** Start of Source excerpt **
William Gregory Rothman (born December 10, 1966) is an American politician. A Republican, he is currently the state senator for Pennsylvania's 34th District, and previously a member of the Pennsylvania House of Representatives from 2015 to 2022, representing the 87th District.

Early life, education, and real estate career
Rothman was born on December 10, 1966, in Harrisburg, Pennsylvania. He graduated from Cumberland Valley High School in 1985, received a B.S. in political science from the University of Massachusetts, Amherst in 1989, and an M.S. in real estate from Johns Hopkins University in 2005. He served in the Marine Corps Reserves.

In 1991, Rothman pled guilty to the misdemeanor charge of conspiracy to commit forgery. The conviction was later expunged, and Governor Ed Rendell issued Rothman a pardon in January 2011. In 2015, Rothman said that he had learned from his mistake and took responsibility for it.

Rothman spent several decades in the real estate business. He was a real estate agent and then CEO of RSR Realtors, a real estate company based in Lemoyne.  Rothman was also part owner of the Harrisburg Senators minor league baseball team.

Political career
Rothman was chair of the Bush-Cheney 2004 re-election campaign in Cumberland County, Pennsylvania. He was a volunteer aide on the Rick Santorum's 2012 presidential campaign, often appearing in Santorum's entourage.

Pennsylvania House of Representatives
In August 2015, Rothman was elected to the Pennsylvania House of Representatives in a special election to fill a vacancy in the 87th House district. The vacancy arose from the resignation of Glen Grell, who stepped down to become executive director of the Pennsylvania Public School Employees' Retirement System. The district included Camp Hill, East Pennsboro Township, and Hampden Township, as well as a part of Silver Spring Township; Rothman lives in Silver Spring Township. He was reelected in 2016, 2018, and 2020.

In 2016, Rothman was the chair of the Cumberland County Republican Party. He supported Donald Trump's 2016 presidential campaign, and was on Trump's team at the 2016 Republican National Convention arranging convention operations. He defended Republican Senator Pat Toomey from intra-party critics who asserted that Toomey was insufficiently pro-Trump.

In 2020, Rothman was chair of the House Republican Campaign Committee, leading the campaign efforts for the Pennsylvania House Republicans.

In 2019, Rothman sponsored legislation to shorten the time period for evictions in Pennsylvania. The bill was supported by landlords' organizations and opposed by tenant and low-income housing advocacy organizations. He supports a reduction in Pennsylvania's corporate net income tax and abolition of the state's inheritance tax. Rothman was the leading supporter of legislation, signed into law in 2019, that established 21 as the minimum age to purchase tobacco products, including e-cigarettes, except for active-duty military personnel and honorably discharged veterans, for which the minimum age remained 18. The exemption was criticized by tobacco control groups.
** End of Source excerpt **
** Start of Data listing **
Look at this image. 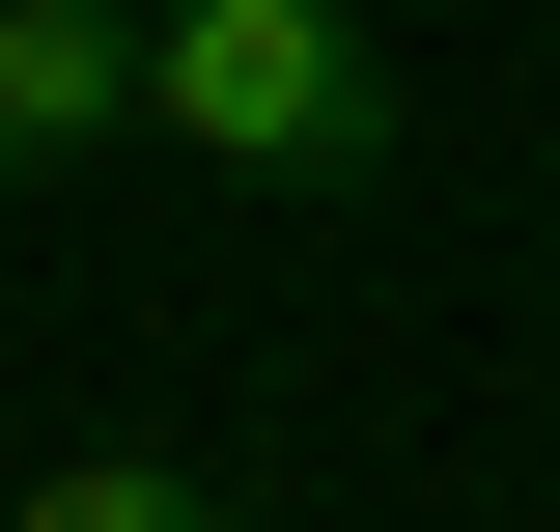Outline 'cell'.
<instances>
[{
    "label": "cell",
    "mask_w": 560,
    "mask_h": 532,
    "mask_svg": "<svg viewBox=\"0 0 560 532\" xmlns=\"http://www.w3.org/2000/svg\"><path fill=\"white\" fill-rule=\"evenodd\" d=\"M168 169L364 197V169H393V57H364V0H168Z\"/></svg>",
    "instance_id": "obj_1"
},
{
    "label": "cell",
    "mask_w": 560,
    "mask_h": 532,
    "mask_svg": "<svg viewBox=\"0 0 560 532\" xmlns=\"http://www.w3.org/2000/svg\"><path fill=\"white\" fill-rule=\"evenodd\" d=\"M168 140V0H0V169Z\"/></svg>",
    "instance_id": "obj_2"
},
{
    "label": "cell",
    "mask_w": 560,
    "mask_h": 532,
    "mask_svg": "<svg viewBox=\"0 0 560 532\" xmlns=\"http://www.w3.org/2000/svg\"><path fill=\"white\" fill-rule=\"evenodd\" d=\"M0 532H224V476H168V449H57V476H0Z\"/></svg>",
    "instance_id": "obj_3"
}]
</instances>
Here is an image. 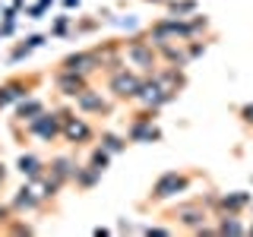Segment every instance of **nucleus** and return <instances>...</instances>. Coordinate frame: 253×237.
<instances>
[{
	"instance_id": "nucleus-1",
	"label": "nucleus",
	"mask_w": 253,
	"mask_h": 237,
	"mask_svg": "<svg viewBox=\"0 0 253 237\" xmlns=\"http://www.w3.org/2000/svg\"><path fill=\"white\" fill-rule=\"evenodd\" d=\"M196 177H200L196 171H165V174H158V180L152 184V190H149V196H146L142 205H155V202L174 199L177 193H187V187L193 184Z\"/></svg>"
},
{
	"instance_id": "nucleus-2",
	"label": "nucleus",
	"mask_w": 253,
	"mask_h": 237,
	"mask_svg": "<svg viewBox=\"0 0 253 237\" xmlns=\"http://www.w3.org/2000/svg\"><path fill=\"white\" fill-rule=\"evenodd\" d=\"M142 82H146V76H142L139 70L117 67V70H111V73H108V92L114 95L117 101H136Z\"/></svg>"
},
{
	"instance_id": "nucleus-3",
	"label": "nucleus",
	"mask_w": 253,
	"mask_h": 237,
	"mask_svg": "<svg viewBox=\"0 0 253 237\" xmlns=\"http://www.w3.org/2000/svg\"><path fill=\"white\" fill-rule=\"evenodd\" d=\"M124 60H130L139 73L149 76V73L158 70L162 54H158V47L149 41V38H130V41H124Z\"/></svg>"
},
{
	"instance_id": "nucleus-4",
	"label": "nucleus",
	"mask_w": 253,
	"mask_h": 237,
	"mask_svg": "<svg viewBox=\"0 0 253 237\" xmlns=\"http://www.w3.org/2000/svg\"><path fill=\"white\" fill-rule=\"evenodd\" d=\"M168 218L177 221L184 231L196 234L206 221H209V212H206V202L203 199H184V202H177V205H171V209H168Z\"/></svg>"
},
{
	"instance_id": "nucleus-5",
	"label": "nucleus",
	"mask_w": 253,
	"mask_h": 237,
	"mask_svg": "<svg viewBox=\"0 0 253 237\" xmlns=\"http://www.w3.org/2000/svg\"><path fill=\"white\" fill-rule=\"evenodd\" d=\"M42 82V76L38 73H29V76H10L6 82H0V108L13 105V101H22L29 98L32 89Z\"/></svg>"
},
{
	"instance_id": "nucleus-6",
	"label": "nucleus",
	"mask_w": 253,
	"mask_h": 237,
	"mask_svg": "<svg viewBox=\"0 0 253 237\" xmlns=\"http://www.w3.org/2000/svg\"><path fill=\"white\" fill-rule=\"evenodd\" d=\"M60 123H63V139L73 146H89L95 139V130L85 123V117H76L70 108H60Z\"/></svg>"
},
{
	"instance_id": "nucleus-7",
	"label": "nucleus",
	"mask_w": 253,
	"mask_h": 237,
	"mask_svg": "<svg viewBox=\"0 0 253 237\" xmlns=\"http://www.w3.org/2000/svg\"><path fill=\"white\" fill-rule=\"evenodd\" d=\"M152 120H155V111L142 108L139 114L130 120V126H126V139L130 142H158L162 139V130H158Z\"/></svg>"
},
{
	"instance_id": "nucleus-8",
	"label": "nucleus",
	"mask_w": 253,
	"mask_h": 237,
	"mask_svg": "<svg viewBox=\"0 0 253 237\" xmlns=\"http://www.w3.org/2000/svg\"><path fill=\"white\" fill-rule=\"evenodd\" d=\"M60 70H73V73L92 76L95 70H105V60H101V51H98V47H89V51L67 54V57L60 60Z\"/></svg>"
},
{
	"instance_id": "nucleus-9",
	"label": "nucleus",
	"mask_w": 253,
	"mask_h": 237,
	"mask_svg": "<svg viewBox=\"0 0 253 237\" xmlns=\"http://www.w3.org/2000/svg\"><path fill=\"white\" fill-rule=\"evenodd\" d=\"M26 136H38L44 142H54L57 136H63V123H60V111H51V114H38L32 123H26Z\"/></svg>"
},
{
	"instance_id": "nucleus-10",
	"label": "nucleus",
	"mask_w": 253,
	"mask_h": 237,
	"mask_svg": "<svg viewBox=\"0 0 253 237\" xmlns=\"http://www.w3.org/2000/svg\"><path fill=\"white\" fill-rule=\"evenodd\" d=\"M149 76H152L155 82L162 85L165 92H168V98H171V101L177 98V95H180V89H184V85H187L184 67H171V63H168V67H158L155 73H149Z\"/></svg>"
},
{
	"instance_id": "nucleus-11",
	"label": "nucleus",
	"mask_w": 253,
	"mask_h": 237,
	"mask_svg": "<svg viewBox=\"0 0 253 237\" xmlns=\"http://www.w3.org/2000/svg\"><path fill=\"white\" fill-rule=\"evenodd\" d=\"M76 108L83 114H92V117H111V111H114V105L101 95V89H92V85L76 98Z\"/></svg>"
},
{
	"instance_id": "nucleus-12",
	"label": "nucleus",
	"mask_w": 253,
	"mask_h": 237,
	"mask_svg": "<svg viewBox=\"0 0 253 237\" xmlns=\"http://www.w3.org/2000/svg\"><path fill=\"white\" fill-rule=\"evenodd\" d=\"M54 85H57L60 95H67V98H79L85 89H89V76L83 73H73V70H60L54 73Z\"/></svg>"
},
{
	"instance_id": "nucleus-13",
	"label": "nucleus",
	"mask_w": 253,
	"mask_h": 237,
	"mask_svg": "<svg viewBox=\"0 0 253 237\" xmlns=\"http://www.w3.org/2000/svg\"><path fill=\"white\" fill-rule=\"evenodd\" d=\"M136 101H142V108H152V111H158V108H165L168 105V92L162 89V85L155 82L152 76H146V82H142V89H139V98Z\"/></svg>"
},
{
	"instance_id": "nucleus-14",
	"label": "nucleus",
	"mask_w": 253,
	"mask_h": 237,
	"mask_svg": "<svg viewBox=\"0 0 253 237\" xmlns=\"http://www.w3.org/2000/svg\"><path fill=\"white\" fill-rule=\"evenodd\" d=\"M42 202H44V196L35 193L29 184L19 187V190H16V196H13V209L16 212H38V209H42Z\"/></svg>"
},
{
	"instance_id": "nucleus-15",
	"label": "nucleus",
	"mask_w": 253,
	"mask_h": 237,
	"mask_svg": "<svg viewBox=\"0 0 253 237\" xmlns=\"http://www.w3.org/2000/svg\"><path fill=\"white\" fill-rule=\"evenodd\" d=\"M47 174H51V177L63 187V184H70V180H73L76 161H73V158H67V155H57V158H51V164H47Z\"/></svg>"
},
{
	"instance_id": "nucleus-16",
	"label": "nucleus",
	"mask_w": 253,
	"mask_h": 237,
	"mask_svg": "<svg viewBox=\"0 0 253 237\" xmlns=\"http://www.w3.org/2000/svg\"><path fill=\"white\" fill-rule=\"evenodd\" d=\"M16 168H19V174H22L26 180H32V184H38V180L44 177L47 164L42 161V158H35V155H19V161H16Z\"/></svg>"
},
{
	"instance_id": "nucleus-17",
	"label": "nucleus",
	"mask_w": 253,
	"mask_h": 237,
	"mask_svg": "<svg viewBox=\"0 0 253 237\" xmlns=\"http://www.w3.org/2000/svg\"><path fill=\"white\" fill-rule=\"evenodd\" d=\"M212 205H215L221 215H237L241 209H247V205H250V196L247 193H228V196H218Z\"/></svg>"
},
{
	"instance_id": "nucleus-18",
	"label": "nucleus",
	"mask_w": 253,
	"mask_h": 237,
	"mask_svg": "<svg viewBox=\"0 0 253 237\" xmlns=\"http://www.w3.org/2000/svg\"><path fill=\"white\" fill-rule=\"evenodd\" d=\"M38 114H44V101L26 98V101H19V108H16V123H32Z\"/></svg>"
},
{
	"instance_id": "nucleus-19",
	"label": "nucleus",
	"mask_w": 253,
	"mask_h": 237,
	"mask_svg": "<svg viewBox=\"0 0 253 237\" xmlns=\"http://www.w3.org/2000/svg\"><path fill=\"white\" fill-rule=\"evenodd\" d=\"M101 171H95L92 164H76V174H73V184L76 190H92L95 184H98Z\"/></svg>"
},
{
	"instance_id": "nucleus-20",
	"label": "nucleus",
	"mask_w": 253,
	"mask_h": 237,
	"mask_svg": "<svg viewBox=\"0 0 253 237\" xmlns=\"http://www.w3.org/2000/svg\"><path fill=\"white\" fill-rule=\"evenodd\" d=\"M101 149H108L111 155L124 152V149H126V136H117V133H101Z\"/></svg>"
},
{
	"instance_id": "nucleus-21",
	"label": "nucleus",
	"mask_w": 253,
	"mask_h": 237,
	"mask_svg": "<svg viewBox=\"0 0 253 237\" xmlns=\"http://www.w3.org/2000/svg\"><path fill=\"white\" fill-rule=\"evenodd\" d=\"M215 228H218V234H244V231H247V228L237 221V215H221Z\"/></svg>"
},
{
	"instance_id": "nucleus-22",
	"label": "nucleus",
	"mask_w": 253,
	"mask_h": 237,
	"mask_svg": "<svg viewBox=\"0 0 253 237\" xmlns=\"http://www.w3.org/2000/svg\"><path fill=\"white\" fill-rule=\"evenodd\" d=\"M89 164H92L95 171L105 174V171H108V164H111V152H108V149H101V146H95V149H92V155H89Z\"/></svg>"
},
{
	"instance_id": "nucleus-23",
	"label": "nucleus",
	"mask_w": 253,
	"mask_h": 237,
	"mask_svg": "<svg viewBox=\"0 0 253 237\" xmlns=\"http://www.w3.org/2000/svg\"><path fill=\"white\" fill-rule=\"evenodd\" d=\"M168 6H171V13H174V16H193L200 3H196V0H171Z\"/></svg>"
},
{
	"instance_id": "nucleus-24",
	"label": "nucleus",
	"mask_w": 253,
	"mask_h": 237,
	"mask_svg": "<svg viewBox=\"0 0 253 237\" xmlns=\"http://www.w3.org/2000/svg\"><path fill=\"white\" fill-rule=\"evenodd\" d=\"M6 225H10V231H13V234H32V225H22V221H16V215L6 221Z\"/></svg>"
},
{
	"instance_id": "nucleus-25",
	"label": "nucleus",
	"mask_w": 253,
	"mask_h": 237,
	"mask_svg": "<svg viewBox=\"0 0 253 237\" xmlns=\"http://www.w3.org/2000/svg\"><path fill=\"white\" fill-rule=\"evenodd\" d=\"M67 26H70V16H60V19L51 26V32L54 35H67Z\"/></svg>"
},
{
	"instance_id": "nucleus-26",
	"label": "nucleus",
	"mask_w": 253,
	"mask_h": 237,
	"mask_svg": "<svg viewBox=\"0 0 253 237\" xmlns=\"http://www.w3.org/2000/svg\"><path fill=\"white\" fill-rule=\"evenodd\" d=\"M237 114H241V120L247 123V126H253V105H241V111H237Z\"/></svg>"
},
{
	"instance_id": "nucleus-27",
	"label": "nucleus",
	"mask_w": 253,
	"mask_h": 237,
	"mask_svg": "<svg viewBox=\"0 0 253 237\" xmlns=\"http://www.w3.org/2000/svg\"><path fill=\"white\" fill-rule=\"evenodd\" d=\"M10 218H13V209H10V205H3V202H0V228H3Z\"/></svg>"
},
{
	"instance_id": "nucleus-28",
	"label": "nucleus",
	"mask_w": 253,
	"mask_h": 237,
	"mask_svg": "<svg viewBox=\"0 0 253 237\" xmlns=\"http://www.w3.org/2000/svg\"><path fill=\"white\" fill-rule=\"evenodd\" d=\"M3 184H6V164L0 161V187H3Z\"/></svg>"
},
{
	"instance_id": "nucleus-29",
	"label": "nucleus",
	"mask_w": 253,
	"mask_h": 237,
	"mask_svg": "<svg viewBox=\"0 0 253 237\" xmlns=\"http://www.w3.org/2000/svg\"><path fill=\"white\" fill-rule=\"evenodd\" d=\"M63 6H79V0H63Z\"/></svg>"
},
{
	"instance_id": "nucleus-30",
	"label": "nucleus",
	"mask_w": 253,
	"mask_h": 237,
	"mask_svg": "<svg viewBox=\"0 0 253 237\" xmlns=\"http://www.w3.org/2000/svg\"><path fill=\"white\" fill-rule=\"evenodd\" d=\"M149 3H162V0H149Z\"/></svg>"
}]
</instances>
** End of Data listing **
**Exercise tasks:**
(1) Please edit the stretch of the article on William Rothman from "In 2019, Rothman" through "tobacco control groups.", putting "vaping products" in place of "e-cigarettes".
(2) Answer these questions from the article on William Rothman:
(a) Which university awarded Rothman his M.S. in real estate?
(b) Whose resignation created the vacancy in the 87th House district?
(c) Which minor league baseball team was Rothman part owner of?
These entries have no connection to the article on William Rothman.

**Answer set:**
(1)
In 2019, Rothman sponsored legislation to shorten the time period for evictions in Pennsylvania. The bill was supported by landlords' organizations and opposed by tenant and low-income housing advocacy organizations. He supports a reduction in Pennsylvania's corporate net income tax and abolition of the state's inheritance tax. Rothman was the leading supporter of legislation, signed into law in 2019, that established 21 as the minimum age to purchase tobacco products, including vaping products, except for active-duty military personnel and honorably discharged veterans, for which the minimum age remained 18. The exemption was criticized by tobacco control groups.

(2)
(a) Johns Hopkins University
(b) Glen Grell
(c) The Harrisburg Senators